» **SET EXERCISE**
In the lines below, substitute "dark wire" for every occurrence of "black cable" and keep everything else the same. Leave the pictures out of your answer.
==================================================
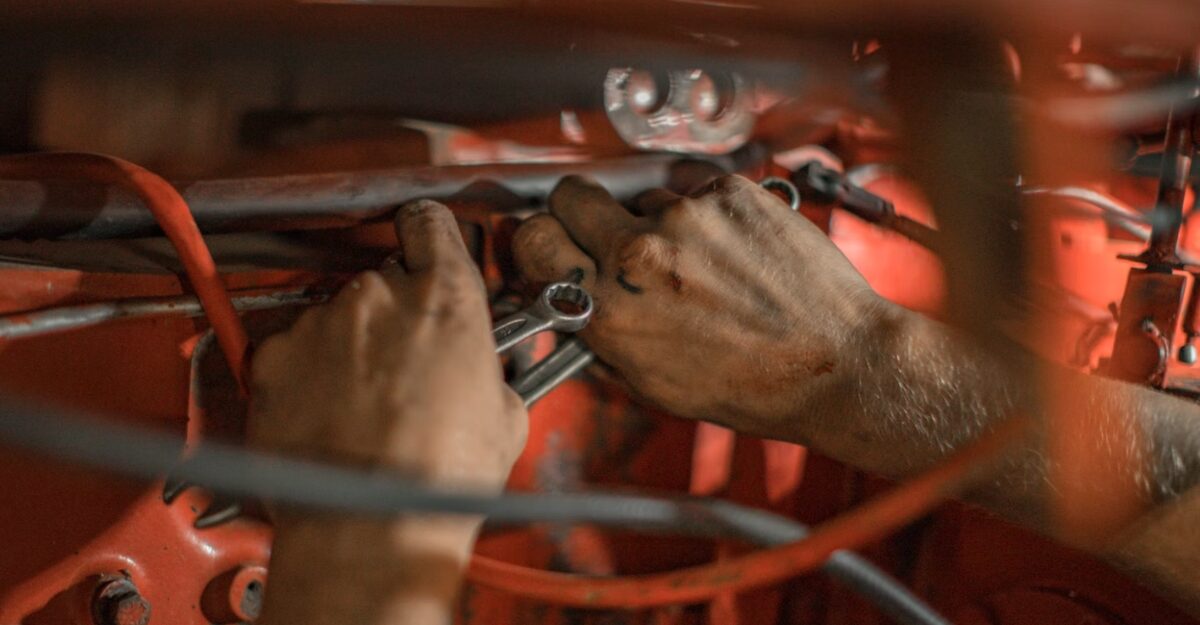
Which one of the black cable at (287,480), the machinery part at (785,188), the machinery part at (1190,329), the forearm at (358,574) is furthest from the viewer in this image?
the machinery part at (1190,329)

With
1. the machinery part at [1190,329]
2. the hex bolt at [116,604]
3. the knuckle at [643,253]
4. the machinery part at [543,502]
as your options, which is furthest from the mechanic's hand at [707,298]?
the machinery part at [1190,329]

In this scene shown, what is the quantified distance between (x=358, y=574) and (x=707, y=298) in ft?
1.11

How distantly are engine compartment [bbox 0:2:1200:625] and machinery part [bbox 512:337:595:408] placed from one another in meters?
0.08

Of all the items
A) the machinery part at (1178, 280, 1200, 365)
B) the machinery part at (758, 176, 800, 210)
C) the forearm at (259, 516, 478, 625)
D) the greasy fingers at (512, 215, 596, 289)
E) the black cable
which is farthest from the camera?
the machinery part at (1178, 280, 1200, 365)

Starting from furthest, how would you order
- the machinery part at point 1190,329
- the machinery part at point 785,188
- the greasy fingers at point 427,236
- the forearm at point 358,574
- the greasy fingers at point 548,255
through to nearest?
the machinery part at point 1190,329 → the machinery part at point 785,188 → the greasy fingers at point 548,255 → the greasy fingers at point 427,236 → the forearm at point 358,574

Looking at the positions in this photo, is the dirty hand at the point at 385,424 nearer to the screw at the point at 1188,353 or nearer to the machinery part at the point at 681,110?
the machinery part at the point at 681,110

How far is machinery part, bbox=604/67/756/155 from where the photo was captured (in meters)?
0.91

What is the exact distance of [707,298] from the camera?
712 millimetres

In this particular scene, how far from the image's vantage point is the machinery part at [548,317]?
0.65 metres

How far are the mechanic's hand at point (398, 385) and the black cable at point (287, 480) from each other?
4 cm

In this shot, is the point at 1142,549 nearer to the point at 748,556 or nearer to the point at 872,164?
the point at 748,556

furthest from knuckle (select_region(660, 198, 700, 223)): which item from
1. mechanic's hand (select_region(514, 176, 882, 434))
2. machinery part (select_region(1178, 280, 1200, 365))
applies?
machinery part (select_region(1178, 280, 1200, 365))

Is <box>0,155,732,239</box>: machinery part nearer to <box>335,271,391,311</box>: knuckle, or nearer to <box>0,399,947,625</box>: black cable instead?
<box>335,271,391,311</box>: knuckle

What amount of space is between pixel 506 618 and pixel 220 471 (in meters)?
0.49
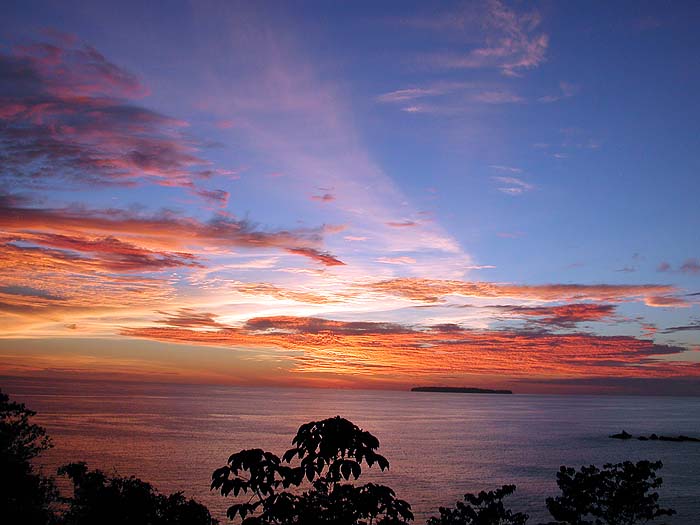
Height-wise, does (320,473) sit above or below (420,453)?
above

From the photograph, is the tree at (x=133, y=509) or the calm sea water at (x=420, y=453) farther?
the calm sea water at (x=420, y=453)

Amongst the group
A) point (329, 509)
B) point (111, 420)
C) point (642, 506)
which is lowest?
point (111, 420)

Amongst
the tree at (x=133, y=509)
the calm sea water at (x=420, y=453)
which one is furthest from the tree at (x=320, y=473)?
the calm sea water at (x=420, y=453)

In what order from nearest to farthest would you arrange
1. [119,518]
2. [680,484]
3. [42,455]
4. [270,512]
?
[270,512]
[119,518]
[680,484]
[42,455]

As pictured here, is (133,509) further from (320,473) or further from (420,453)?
(420,453)

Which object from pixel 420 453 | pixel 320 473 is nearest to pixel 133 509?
pixel 320 473

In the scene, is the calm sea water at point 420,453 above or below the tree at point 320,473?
below

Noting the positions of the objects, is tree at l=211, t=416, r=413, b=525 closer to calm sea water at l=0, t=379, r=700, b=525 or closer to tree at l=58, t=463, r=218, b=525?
tree at l=58, t=463, r=218, b=525

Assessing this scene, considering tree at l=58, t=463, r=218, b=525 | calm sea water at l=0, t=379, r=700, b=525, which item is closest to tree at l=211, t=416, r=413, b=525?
tree at l=58, t=463, r=218, b=525

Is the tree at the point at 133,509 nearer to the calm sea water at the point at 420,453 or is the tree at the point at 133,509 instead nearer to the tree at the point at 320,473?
the tree at the point at 320,473

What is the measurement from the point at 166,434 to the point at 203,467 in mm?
47805

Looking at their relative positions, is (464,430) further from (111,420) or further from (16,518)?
(16,518)

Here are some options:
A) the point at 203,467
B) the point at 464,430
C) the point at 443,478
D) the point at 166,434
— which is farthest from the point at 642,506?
the point at 464,430

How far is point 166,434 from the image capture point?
120 metres
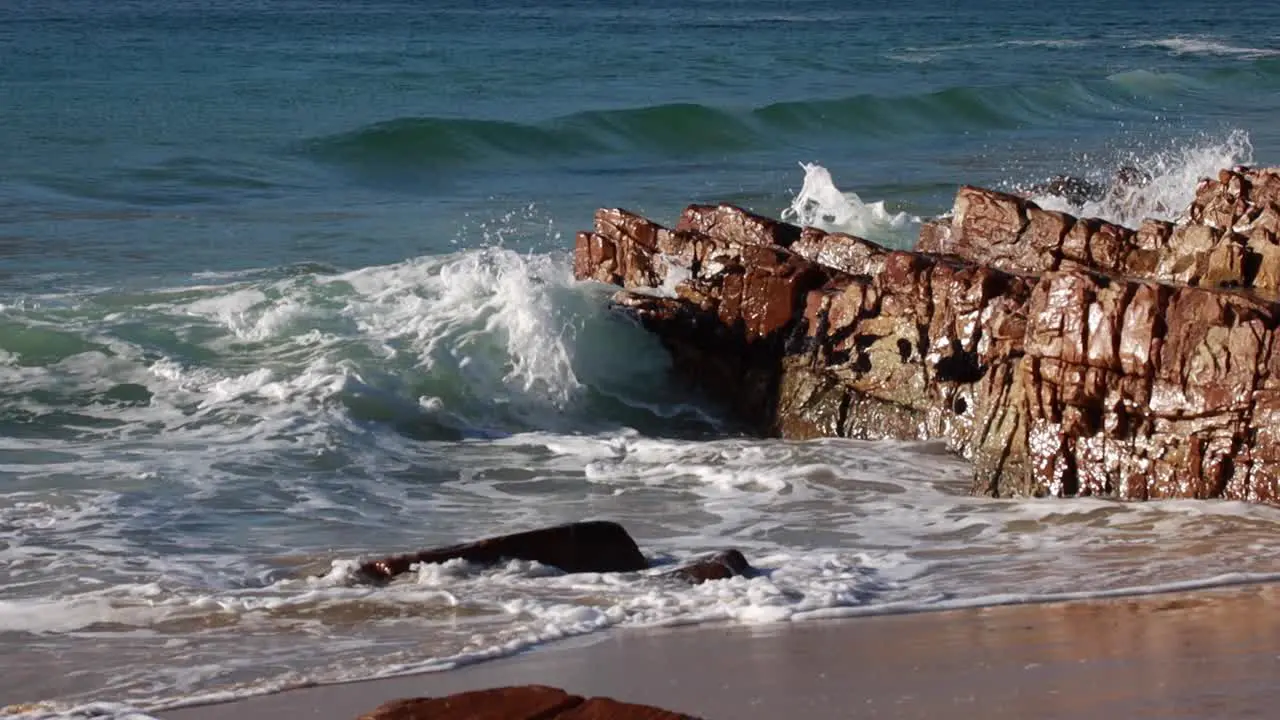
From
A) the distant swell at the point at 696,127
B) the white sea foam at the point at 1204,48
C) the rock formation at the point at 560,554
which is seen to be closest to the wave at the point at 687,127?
the distant swell at the point at 696,127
==================================================
» **TASK SOLUTION**
Which one of the dark wire at (287,480), the machinery part at (785,188), the machinery part at (1190,329), the forearm at (358,574) is furthest from the viewer in this image?
the machinery part at (1190,329)

With
1. the machinery part at [1190,329]
2. the hex bolt at [116,604]
3. the knuckle at [643,253]
4. the machinery part at [543,502]
as your options, which is furthest from the mechanic's hand at [707,298]?
the machinery part at [1190,329]

In this scene shown, what is the quantified distance between (x=358, y=574) and (x=707, y=298) in ft?
1.11

How distantly are engine compartment [bbox 0:2:1200:625] and machinery part [bbox 512:337:595:408] placed from one another in meters?
0.08

Of all the items
A) the machinery part at (1178, 280, 1200, 365)
B) the machinery part at (758, 176, 800, 210)
C) the forearm at (259, 516, 478, 625)
D) the greasy fingers at (512, 215, 596, 289)
E) the dark wire
which is farthest from the camera?
the machinery part at (1178, 280, 1200, 365)

Starting from furthest, how would you order
- the machinery part at point 1190,329
- the machinery part at point 785,188
- the greasy fingers at point 427,236
- the forearm at point 358,574
- the greasy fingers at point 548,255
through to nearest?
the machinery part at point 1190,329 → the machinery part at point 785,188 → the greasy fingers at point 548,255 → the greasy fingers at point 427,236 → the forearm at point 358,574

Looking at the positions in this photo, is the dirty hand at the point at 385,424 nearer to the screw at the point at 1188,353 or nearer to the machinery part at the point at 681,110?
the machinery part at the point at 681,110

How far is machinery part, bbox=604/67/756/155 from where the photo was captured (in meters)?
0.91

What is the exact distance of [707,298] from the camera?
712 millimetres

In this particular scene, how far from the image's vantage point is the machinery part at [548,317]?
0.65 metres

How far are the mechanic's hand at point (398, 385) and the dark wire at point (287, 480) from each other?
4 cm

In this shot, is the point at 1142,549 nearer to the point at 748,556 or nearer to the point at 872,164?
the point at 748,556

furthest from knuckle (select_region(660, 198, 700, 223)): which item from
1. mechanic's hand (select_region(514, 176, 882, 434))
2. machinery part (select_region(1178, 280, 1200, 365))
applies?
machinery part (select_region(1178, 280, 1200, 365))

Is <box>0,155,732,239</box>: machinery part nearer to <box>335,271,391,311</box>: knuckle, or nearer to <box>0,399,947,625</box>: dark wire instead?
<box>335,271,391,311</box>: knuckle

What amount of space is between pixel 506 618 and pixel 220 471 (in meters)?
0.49
Height-wise, does (320,473) sit above or below (420,453)?
above

From the photograph, is the tree at (x=133, y=509) or the calm sea water at (x=420, y=453) farther?
the calm sea water at (x=420, y=453)

Amongst the group
A) point (329, 509)
B) point (111, 420)
C) point (642, 506)
which is lowest?
point (111, 420)

Amongst
the tree at (x=133, y=509)
the calm sea water at (x=420, y=453)
which one is furthest from the tree at (x=320, y=473)?
the calm sea water at (x=420, y=453)

In what order from nearest to farthest would you arrange
1. [119,518]
2. [680,484]
3. [42,455]
4. [270,512]
?
[270,512]
[119,518]
[680,484]
[42,455]

As pictured here, is (133,509) further from (320,473) or further from (420,453)?
(420,453)

Which object from pixel 420 453 | pixel 320 473 is nearest to pixel 133 509?
pixel 320 473

In the scene, is the calm sea water at point 420,453 above or below the tree at point 320,473?
below

Noting the positions of the objects, is tree at l=211, t=416, r=413, b=525 closer to calm sea water at l=0, t=379, r=700, b=525 or closer to tree at l=58, t=463, r=218, b=525?
tree at l=58, t=463, r=218, b=525

Assessing this scene, considering tree at l=58, t=463, r=218, b=525 | calm sea water at l=0, t=379, r=700, b=525, which item is closest to tree at l=211, t=416, r=413, b=525?
tree at l=58, t=463, r=218, b=525

Is the tree at the point at 133,509 nearer to the calm sea water at the point at 420,453 or is the tree at the point at 133,509 instead nearer to the tree at the point at 320,473?
the tree at the point at 320,473

What is the measurement from the point at 166,434 to the point at 203,467 in mm?
47805

Looking at their relative positions, is (464,430) further from (111,420) or further from (16,518)?
(16,518)

Here are some options:
A) the point at 203,467
B) the point at 464,430
C) the point at 443,478
D) the point at 166,434
— which is farthest from the point at 642,506?
the point at 464,430

How far is point 166,434 from the image capture point?
120 metres
From
A) the distant swell at the point at 696,127
B) the white sea foam at the point at 1204,48
C) the rock formation at the point at 560,554
which is seen to be closest to the wave at the point at 687,127?
the distant swell at the point at 696,127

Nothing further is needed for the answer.